__Task directions__
The required output is the line that contains "This shot reveals" plus every line after it in the listing below, copied exactly as it appears.

[Image and question records]
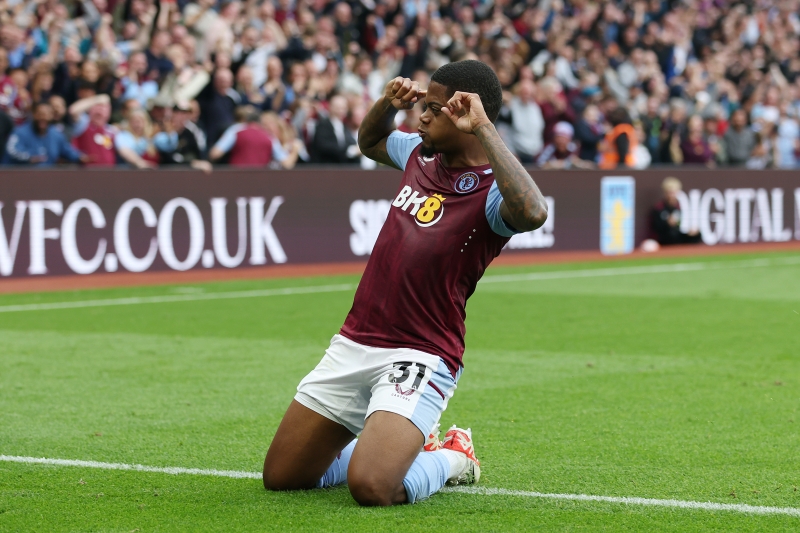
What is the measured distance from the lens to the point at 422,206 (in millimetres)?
5387

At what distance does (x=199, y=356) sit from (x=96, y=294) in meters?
4.64

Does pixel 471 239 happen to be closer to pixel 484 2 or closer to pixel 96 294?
pixel 96 294

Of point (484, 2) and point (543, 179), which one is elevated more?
point (484, 2)

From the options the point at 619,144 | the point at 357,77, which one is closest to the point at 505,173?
the point at 357,77

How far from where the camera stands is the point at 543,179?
62.4 ft

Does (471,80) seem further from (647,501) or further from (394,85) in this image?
(647,501)

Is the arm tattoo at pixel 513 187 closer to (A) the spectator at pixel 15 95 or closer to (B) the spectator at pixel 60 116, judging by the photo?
(B) the spectator at pixel 60 116

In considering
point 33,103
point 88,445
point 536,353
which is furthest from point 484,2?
point 88,445

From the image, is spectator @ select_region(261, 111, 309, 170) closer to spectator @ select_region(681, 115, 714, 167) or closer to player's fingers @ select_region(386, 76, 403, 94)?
spectator @ select_region(681, 115, 714, 167)

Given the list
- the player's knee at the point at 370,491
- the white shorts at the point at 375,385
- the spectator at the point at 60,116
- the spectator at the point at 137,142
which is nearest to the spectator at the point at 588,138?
the spectator at the point at 137,142

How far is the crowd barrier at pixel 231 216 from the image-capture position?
14.1 meters

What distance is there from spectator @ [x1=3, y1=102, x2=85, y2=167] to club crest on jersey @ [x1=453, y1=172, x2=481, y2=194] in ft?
32.7

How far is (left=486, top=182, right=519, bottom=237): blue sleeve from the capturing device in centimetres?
513

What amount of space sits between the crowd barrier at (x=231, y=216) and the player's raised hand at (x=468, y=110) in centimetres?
982
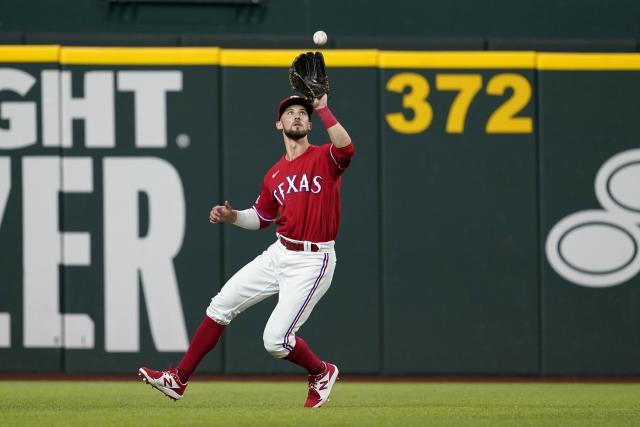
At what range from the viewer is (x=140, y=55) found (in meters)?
8.93

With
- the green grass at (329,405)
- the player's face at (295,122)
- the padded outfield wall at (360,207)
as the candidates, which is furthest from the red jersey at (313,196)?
the padded outfield wall at (360,207)

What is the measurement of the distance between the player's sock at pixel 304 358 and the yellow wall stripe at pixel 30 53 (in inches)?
149

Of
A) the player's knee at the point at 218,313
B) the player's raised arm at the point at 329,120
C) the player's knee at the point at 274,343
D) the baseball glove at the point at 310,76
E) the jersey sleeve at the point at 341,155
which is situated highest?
the baseball glove at the point at 310,76

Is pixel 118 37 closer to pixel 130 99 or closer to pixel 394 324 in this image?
pixel 130 99

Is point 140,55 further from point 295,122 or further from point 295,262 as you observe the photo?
point 295,262

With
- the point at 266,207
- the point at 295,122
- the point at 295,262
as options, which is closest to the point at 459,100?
the point at 266,207

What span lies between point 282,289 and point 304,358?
37 cm

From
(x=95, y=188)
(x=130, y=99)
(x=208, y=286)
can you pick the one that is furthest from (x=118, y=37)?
(x=208, y=286)

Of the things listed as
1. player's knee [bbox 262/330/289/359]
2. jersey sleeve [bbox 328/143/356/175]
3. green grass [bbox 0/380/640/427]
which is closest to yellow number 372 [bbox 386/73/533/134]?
green grass [bbox 0/380/640/427]

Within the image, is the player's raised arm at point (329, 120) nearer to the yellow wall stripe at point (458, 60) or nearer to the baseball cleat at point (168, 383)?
the baseball cleat at point (168, 383)

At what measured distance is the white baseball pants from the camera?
602cm

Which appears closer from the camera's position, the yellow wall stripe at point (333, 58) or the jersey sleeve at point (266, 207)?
the jersey sleeve at point (266, 207)

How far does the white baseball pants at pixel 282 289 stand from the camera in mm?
6020

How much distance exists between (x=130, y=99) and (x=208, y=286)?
1509 millimetres
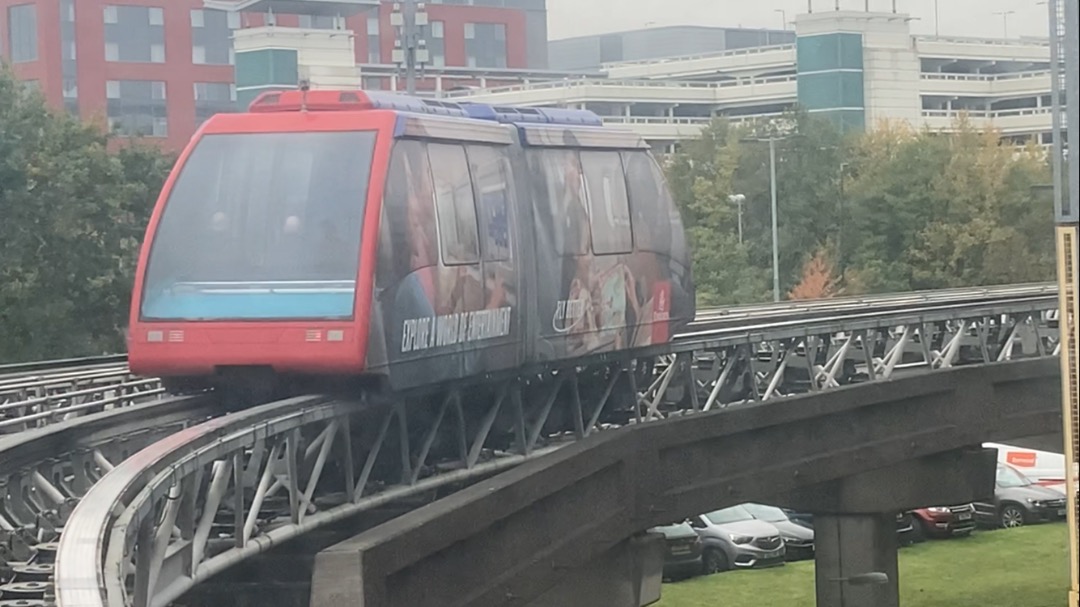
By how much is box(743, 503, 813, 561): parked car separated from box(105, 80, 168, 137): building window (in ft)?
111

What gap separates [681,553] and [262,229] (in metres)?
17.0

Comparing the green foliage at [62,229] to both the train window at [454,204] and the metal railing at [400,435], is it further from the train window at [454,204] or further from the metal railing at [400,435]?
the train window at [454,204]

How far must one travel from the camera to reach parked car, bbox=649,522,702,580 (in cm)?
2922

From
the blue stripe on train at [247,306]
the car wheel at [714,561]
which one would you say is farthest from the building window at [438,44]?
the blue stripe on train at [247,306]

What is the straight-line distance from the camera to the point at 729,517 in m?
31.2

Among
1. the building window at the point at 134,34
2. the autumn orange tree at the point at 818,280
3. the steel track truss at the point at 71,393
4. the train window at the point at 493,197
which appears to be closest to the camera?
the steel track truss at the point at 71,393

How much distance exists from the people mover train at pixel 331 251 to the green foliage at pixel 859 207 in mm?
31327

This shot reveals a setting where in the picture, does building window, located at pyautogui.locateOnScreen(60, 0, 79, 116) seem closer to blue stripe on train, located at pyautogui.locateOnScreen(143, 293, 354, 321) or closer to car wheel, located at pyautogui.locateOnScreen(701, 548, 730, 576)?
car wheel, located at pyautogui.locateOnScreen(701, 548, 730, 576)

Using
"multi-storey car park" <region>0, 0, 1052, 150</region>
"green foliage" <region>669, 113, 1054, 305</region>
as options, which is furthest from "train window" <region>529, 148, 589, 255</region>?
"multi-storey car park" <region>0, 0, 1052, 150</region>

__Full answer__
This shot reveals a setting where in the picture, does building window, located at pyautogui.locateOnScreen(60, 0, 79, 116) seem closer to blue stripe on train, located at pyautogui.locateOnScreen(143, 293, 354, 321) or closer to car wheel, located at pyautogui.locateOnScreen(701, 548, 730, 576)?
car wheel, located at pyautogui.locateOnScreen(701, 548, 730, 576)

Using
"multi-storey car park" <region>0, 0, 1052, 150</region>
"green foliage" <region>669, 113, 1054, 305</region>
as options, which is furthest from "train window" <region>529, 148, 589, 255</region>?
"multi-storey car park" <region>0, 0, 1052, 150</region>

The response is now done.